I couldn't find any existing libraries to help format international mailing addresses. Turns out it's rather tedious. Not only do different countries have different names for the components of an address, but many countries have different formats for the city line. And then there's Great Britain, er England, er ... yeah.

So I've started work on a plugin called Snail. My dream is that it will grow to encapsulate the rules of international address formatting and basic validation. It's just quite a lot for any one person.

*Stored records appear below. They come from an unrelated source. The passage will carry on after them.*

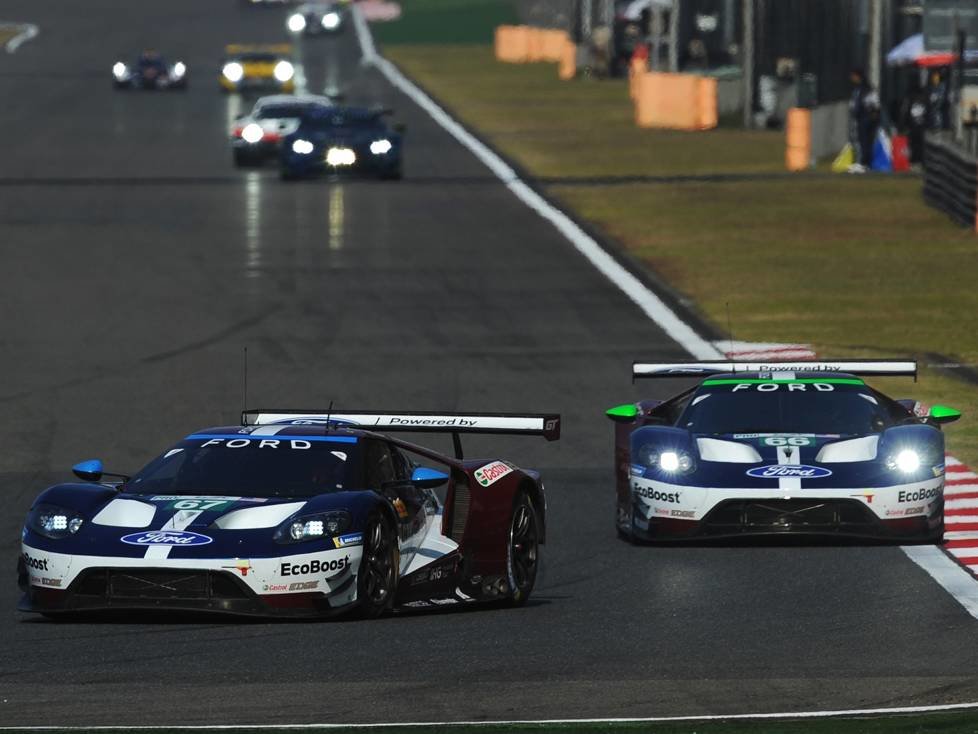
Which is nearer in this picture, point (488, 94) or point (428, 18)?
point (488, 94)

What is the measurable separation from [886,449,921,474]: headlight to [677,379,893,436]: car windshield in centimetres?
42

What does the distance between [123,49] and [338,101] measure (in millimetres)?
31828

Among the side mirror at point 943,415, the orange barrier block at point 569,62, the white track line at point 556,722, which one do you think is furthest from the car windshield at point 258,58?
the white track line at point 556,722

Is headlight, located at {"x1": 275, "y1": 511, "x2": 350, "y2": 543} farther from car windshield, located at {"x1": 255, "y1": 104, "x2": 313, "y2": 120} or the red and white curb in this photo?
car windshield, located at {"x1": 255, "y1": 104, "x2": 313, "y2": 120}

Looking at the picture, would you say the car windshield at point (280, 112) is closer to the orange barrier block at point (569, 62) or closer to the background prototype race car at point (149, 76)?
the background prototype race car at point (149, 76)

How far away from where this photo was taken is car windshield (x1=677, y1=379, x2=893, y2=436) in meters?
14.8

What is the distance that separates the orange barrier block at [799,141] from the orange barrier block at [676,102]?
10725 mm

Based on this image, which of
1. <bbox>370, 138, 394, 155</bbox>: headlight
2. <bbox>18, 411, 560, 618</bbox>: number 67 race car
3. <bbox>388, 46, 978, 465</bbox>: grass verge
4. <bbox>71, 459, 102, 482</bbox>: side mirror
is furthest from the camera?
<bbox>370, 138, 394, 155</bbox>: headlight

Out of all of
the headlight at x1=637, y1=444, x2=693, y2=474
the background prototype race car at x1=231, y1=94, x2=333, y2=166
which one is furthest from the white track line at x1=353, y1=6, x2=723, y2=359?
the headlight at x1=637, y1=444, x2=693, y2=474

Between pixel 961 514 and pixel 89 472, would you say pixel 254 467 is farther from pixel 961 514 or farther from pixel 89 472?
pixel 961 514

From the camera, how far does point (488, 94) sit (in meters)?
68.9

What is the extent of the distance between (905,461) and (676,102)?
42464 millimetres

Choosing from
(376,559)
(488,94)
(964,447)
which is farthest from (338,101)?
(376,559)

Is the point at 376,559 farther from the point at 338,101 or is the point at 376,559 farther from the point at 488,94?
the point at 488,94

The first release is up on GitHub at http://github.com/cainlevy/snail. If your application has anything to do with addresses, and you think it may need to go international, I hope you'll check it out!

-Lance

Lance,

I commend you on taking this on. This has been a huge pet peeve of
mine over the years, and only very expensive commercial solutions were
available to even do a fraction of the things necessary to manage
mailing addresses.

Have you thought about also creating parsers to help identify what the
address is, and which formatter to use? (like, identify which state/ province and country, then determine the rules around parsing and
formatting)

Also, I find that I often work with addresses that were inputted in
odd ways, and requires me to "scrub" them a lot. There are very
expensive commercial solutions for this, but no good open source
solutions, and especially no Ruby ones. Thought about putting in some
basic scrubbing rules as well (and possibly address verification
services)?

I'll keep an eye on Snail, and help where I can.

-Kevin

Thanks Kevin! Looking forward to the assistance. :slight_smile:

I haven’t thought about scrubbers and parsers. Sounds like a good fit, but I’m not in a position to really know the best approach, nor do I have an application requiring them that I could use for real-world test data.

My first priority with Snail is to make it easy for people to improve the areas that are most important to them. Right now I have a fixed origination country (USA) and no validation rules. I think the next step is to sketch out the validation system and make the origination country configurable, even if it still only supports USA. From there I hope that people will find it easy to add rules for the countries they know best.